3. Recognition of H. capsulatum yeasts by signaling PRRs

Although H. capsulatum cells engage host phagocytic receptors to initiate phagocytosis, they must do so without being recognized by signaling pattern recognition receptors (PRRs) which would stimulate immune responses. Mammalian cells carry a variety of PRRs capable of recognizing fungal antigens, especially polysaccharides of the fungal cell wall. Both Toll-like receptors (TLRs) and C-type lectin receptors have been connected to H. capsulatum detection. However, it is worth noting that the pathogen-associated molecular patterns (PAMPs) of H. capsulatum are recognized to a lesser degree than those of opportunistic fungal pathogens. This partially explains the ineffectiveness of innate cells alone in controlling Histoplasma despite their efficient control of opportunistic fungal pathogens.

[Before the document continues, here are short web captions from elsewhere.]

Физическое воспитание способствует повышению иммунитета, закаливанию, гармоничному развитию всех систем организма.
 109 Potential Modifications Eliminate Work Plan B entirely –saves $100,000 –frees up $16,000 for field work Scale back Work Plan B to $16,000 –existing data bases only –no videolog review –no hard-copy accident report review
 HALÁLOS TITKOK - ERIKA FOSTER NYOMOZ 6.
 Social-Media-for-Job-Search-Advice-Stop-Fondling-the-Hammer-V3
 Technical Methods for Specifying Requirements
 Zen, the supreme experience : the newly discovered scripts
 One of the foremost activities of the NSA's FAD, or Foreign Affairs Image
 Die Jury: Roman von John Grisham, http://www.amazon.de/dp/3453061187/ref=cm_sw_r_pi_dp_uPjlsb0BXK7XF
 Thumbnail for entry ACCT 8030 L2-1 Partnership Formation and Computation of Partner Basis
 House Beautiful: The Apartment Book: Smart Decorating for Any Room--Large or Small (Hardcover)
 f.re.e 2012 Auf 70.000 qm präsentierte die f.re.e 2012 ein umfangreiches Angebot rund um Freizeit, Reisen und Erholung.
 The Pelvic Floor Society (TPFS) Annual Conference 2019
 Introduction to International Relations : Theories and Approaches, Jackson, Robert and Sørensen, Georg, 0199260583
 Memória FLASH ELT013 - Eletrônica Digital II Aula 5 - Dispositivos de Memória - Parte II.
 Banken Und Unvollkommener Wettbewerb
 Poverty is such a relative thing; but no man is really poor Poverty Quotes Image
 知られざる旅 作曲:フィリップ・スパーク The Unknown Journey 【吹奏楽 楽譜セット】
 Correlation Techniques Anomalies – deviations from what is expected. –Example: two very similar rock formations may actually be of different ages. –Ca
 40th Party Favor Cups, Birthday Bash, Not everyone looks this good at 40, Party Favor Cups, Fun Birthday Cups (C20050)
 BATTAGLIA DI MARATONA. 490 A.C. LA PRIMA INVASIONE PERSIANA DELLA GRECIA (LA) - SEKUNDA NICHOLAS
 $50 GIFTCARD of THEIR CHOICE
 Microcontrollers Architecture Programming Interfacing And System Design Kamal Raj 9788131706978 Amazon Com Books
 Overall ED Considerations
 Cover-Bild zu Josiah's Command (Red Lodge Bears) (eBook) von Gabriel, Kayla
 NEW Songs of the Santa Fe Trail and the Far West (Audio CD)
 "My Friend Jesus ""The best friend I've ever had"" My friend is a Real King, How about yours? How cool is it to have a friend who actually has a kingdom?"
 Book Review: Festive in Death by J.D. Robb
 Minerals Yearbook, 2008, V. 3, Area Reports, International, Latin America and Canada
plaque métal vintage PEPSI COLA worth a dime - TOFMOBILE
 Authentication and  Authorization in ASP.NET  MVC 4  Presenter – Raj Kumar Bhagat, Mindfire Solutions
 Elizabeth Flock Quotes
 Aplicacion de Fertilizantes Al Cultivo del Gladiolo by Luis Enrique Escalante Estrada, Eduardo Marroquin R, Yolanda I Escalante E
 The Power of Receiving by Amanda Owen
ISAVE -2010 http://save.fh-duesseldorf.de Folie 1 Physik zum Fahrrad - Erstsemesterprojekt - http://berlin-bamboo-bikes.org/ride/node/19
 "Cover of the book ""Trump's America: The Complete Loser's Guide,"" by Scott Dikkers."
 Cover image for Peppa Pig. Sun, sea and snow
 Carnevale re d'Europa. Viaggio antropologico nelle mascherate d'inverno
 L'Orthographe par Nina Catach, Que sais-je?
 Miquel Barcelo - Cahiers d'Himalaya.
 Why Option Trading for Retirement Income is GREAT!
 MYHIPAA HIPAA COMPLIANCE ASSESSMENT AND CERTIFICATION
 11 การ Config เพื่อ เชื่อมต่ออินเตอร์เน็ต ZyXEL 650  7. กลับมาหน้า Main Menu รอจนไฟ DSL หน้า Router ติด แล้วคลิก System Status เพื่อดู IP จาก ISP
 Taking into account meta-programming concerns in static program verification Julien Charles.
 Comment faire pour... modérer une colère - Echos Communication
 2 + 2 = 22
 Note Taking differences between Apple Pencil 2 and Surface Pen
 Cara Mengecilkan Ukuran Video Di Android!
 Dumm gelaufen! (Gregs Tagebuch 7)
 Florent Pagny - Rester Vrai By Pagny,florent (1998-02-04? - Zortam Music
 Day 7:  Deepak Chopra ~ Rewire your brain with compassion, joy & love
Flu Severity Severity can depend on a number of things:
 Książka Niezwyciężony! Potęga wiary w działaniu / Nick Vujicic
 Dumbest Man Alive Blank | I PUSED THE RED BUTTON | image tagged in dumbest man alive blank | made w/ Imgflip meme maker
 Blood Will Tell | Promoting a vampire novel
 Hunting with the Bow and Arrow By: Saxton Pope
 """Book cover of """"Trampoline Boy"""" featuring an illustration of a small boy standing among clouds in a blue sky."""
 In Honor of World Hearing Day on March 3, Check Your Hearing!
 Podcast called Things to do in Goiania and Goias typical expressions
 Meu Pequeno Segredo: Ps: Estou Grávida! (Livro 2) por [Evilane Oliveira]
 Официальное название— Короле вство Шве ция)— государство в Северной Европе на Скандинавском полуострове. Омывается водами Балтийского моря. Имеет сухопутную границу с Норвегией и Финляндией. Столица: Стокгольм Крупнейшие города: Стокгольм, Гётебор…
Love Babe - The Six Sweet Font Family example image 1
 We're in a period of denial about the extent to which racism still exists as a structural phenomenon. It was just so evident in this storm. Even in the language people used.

3.1. Yeast recognition by TLR2, TLR7, and TLR9

TLRs provide a powerful means for host cells to discriminate between classes of pathogens [43]. While several TLRs have been found to recognize fungal PAMPs [44], few have been shown to detect H. capsulatum cells. TLR2 was the first TLR documented to bind and trigger host responses to H. capsulatum. The ligand recognized by TLR2 appears to be a yeast-phase-specific surface protein, Yps3 [45], which is only produced by some strains of H. capsulatum [46]. Purified Yps3 induces expression of an NF-κB-driven luciferase reporter in both TLR2-expressing cell lines and primary murine microglial cells, but not in microglial cells extracted from TLR2 knockout mice [45]. These results suggest that H. capsulatum Yps3p is recognized by TLR2. However, these tests have not been replicated with lung phagocytic cells or with in vivo models of respiratory histoplasmosis. TLR2 can also cooperate with CD18 and Dectin-1 in the formation of lipid bodies, which are correlated with generation of proinflammatory leukotriene B4 [33]. Higher levels of leukotrienes are correlated with better host control of Histoplasma [47]. However, these responses were triggered by β-glucan-containing cell wall fractions, and the true level of PAMP exposure on intact cells is likely greatly reduced compared to extracted wall constituents (see below). Together these data suggest some potential recognition of H. capsulatum yeasts by TLR2 with Yps3 as one ligand (Figure 1), but the precise contribution of TLR2 to host recognition and control of H. capsulatum in vivo will require infection studies in TLR2 knockout mice. Interestingly, global loss of the adaptor protein MyD88, through which most TLRs (including TLR2) signal, impairs host control of H. capsulatum, suggesting some TLR recognition of yeasts. Without MyD88, proinflammatory cytokine production by lung macrophages and DCs is reduced [48]. Importantly, the loss of MyD88-dependent signaling in lung macrophages and DCs alone does not significantly curtail H. capsulatum proliferation in lungs, suggesting the involvement of TLR signaling in other cell types [48].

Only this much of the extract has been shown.